La personne publique responsable est la collectivité propriétaire de l'ouvrage, c'est-à-dire dans la majorité des cas les communes pour les écoles, les départements pour les collèges, et les régions pour les lycées. La faute est présumée : il appartient au propriétaire de l'ouvrage, de prouver que l'état de celui-ci ne révélait aucun défaut d'entretien à la date de l'accident.
Les dispositions de la loi du 5 avril 1937 assurent une protection exceptionnelle aux enseignants dans la mesure où il faut (entre autre) que la faute de l'enseignant soit prouvée par le demandeur pour que la responsabilité de l'État substituée à celle de l'enseignant soit retenue.
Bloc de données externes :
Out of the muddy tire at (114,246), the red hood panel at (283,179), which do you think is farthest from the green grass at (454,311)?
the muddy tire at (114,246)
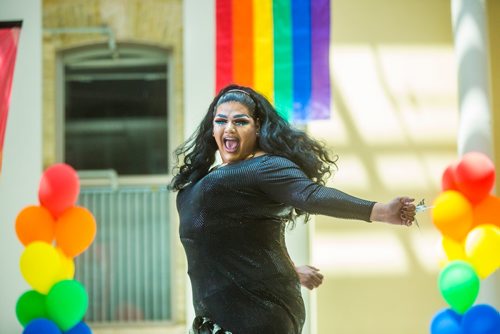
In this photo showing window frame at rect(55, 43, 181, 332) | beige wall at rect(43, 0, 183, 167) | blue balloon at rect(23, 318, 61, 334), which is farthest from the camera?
window frame at rect(55, 43, 181, 332)

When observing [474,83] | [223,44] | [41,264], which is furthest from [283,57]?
[41,264]

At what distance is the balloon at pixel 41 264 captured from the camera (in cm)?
440

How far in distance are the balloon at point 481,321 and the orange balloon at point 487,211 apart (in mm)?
472

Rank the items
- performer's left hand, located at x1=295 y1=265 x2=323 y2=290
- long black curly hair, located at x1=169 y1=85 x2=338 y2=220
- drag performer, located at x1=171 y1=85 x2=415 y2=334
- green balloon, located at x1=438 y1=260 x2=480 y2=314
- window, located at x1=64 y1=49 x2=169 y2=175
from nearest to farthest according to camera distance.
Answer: drag performer, located at x1=171 y1=85 x2=415 y2=334, long black curly hair, located at x1=169 y1=85 x2=338 y2=220, performer's left hand, located at x1=295 y1=265 x2=323 y2=290, green balloon, located at x1=438 y1=260 x2=480 y2=314, window, located at x1=64 y1=49 x2=169 y2=175

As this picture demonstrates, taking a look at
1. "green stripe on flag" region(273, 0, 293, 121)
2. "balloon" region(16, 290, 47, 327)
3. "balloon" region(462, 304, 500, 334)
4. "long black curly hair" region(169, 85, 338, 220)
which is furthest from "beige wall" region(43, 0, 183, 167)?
"long black curly hair" region(169, 85, 338, 220)

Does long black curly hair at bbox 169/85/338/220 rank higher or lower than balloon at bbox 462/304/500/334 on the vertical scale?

Nous l'avons vu et compris dans les deux cas analysés ci-dessus : il ne suffit pas qu'un accident arrive pour engager la responsabilité d'un enseignant.
La faute dans l'organisation du service
Quand le défaut d'organisation du service touche le fonctionnement du service public de l'enseignement, la responsabilité de l'État pourra être engagée. Par contre, si le défaut d'organisation concerne un domaine qui relève de la compétence de la collectivité territoriale de rattachement de l'établissement scolaire, c'est la responsabilité de la commune, du département ou de la région qui sera engagée.
La responsabilité des parents d'un élève mineur à l'origine du dommage
Quand un dommage est causé par un élève à un autre élève mineur, les parents de ce dernier peuvent voir leur responsabilité engagée du fait du dommage causé par leur enfant, même lorsque l'enfant est en classe. En effet, leur responsabilité peut être engagée même si l'enfant n'est pas fautif, dès lors qu'il est la cause directe du dommage.
La faute pénale engageant la responsabilité personnelle des enseignants
Dans tous les cas, la responsabilité pénale est personnelle : toute personne reconnue coupable d'une infraction prévue et réprimée par la loi assumera seule la condamnation prononcée par le juge. En milieu scolaire, il s'agit dans la grande majorité des cas d'infractions involontaires définies à l'article 121-3 du code pénal.
Il existe un autre régime de responsabilité mais il ne concerne pas l'enseignement primaire. Il s'agit du cas particulier des élèves ou étudiants de l'enseignement technique : c'est la législation relative aux accidents du travail, qui s'applique(2).
Il n'est pas toujours facile de déterminer le régime de responsabilité approprié aux accidents scolaires : en réalité, ce sont les circonstances de la survenance de l'accident qui vont entraîner l'application de tel ou tel régime de responsabilité.
Dossier réalisé par Frédérique Thomas, professeur agrégée, docteur en STAPS,
Université Blaise-Pascal, Clermont-Ferrand II.
(1)Article 10 du décret n°60-389 du 22 avril 1960.
(2)Nous ne développerons pas ici ce régime particulier.